Leader of the Movement for the Actualisation of the Sovereign State of Biafra (MASSOB), Ralph Uwazurike, has appealed for peace between the Igbos and the northerners.
Uwazuruike made the appeal while he held consultation with northern groups in Kaduna.
The MASSOB factional leader who led a delegation of Igbo leaders from the South East, told some youth groups in Kaduna on Monday that MASSOB had pursued the path of peace since its creation in 1999.
“MASSOB had existed for 18 years without violence, but in 2009, I went to London and opened Radio Biafra and handed it over to Nnamdi Kanu as the director.
“Soon afterwards, politicians hijacked him, and he started working for them.
“The radio that was meant to educate our people and advise our people was turned into the source of hate messages, blackmail, intimidation and others.
“The resultant effect was that the northern youths came up to challenge us, to say that they are not happy with the hate messages and the insults they receive from the same radio.
“ I am here today to say that the main purpose of floating the organisation called MASSOB was not to cause crisis in Nigeria.
“I assured the late Odumegu Ojukwu when he was alive that there would be no other civil war in Nigeria.
“Because he, Ojukwu was so concerned and wanted some measure of assurance from me that MASSOB would not cause problems in Nigeria and I gave him that assurance.
“And I am today disappointed, that the assurances I gave, may not see the light of the day, if certain measures were not taken, and that is why I am here in Arewa House today.”
He assured of the safety of the northerners resident in the South East and urged them to continue with their businesses in the area.
“I am here to assure you northerners that all your people in the South East are safe and nobody will harass them.
“And, I am happy to hear my friend, Major Hamza Al-Mustapha, who assured of the safety of lives and property of Nd’Igbo in Northern region.”
Uwazurike averred that the crisis in the country was being manipulated by politicians and urged the youth not to allow themselves to be used.
He, however, stressed the need to address perceived marginalization, adding that although it was right for any part of the country to seek self determination, it was wrong to pursue same through violent means.
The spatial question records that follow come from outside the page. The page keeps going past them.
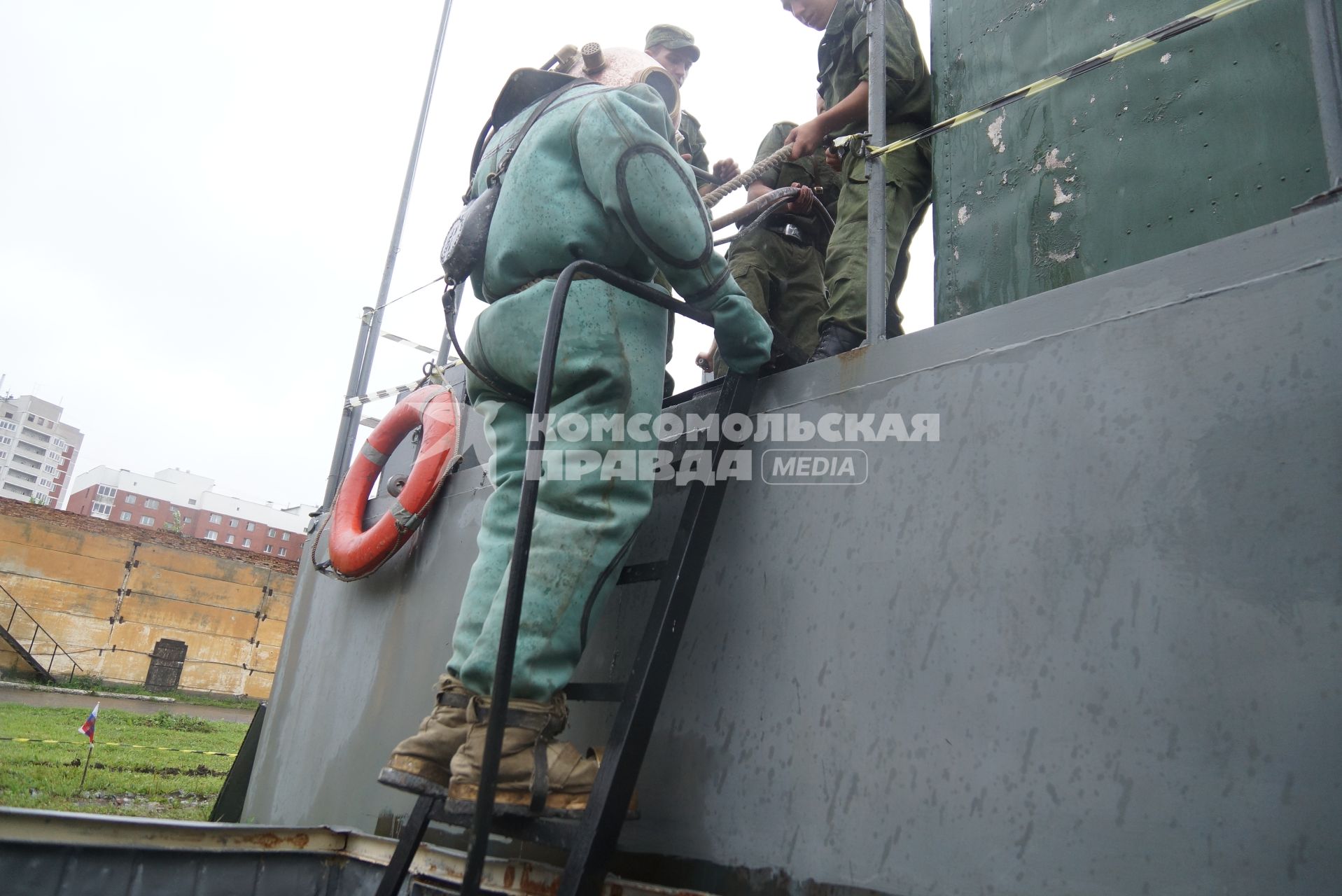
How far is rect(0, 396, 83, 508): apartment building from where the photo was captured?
88062mm

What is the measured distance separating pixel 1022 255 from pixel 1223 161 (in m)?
0.45

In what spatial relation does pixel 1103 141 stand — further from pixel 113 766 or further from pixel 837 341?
pixel 113 766

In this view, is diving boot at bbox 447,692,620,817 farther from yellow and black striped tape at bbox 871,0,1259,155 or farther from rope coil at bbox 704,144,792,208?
rope coil at bbox 704,144,792,208

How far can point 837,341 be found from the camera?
227 cm

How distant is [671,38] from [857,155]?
6.84 feet

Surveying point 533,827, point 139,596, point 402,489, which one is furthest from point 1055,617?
point 139,596

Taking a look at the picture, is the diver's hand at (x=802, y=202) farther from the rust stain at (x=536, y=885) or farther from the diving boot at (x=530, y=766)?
the rust stain at (x=536, y=885)

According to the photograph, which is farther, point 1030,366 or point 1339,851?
point 1030,366

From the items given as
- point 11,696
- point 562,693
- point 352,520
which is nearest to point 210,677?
point 11,696

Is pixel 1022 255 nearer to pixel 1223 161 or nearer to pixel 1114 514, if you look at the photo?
pixel 1223 161

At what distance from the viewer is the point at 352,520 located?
3812 mm

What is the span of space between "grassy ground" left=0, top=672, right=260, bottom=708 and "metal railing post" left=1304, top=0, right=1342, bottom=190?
82.8 feet

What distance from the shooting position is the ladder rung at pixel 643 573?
193cm

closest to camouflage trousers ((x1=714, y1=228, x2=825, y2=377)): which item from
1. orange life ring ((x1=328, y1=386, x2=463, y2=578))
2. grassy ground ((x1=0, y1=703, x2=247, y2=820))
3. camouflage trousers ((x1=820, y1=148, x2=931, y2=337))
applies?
camouflage trousers ((x1=820, y1=148, x2=931, y2=337))
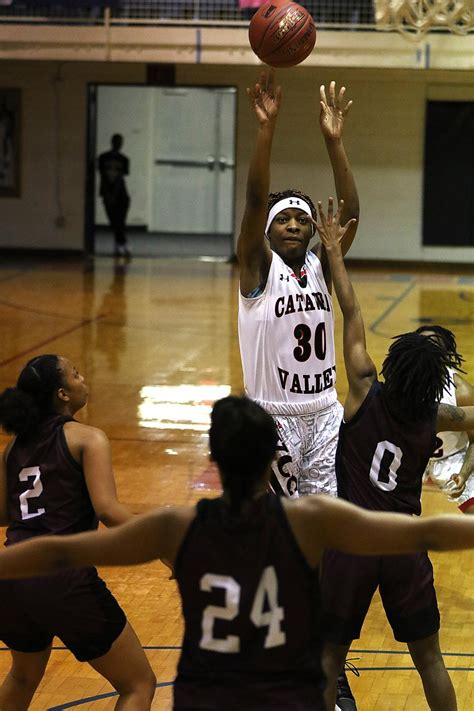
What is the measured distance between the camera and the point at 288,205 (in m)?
4.59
In a similar vein, Ohaneze Ndigbo, the apex socio-political organisation of the Igbo has again dissociated itself from Independent People of Biafra (IPOB)’s agitation to secede from Nigeria.
The IPOB is led by Nnamdi Kanu who was recently released by the Abuja High Court after he had spent over one year in detention.
The Punch reports that the Deputy National Publicity Secretary of the Ohanaeze, Chuks Ibegbu said that the group believes more in a restructured Nigeria; a Nigeria that has a level playing field for all sections of the country; a Nigeria that gives each part of the country a sense of belonging.
Voice of Ndigbo gathered that Ibegbu said: “For example, in a country of 36 states, the South-East has five states and 95 local governments; while Kano State alone has 44 local governments.
The other time, we saw the statistics of recruitment in the Department of State Services with Katsina State alone having 51 allocations. Yet, we have the Federal Character Commission.
“We want the FCC to investigate the recent recruitment in the DSS. Abia State got only six allocations; Enugu State, six; Katsina, the home state of President Muhammadu Buhari, got 51 slots. These are the sort of issues that elicit agitations.
“When there is no level playing ground, do you think people will keep quiet?
Abia State alone produces more graduates than 10 states in the North combined, yet you gave them only seven opportunities and gave Katsina 51.
“We are not saying Nigeria should be divided, but the issues these young men are talking about should be addressed. Instead, it seems they want people like Nnamdi Kanu to shut up without addressing the issues, judging by the bail conditions (they gave him).”
He said that the issue of secession should be forgone, adding that what Nigeria needs now is restructuring.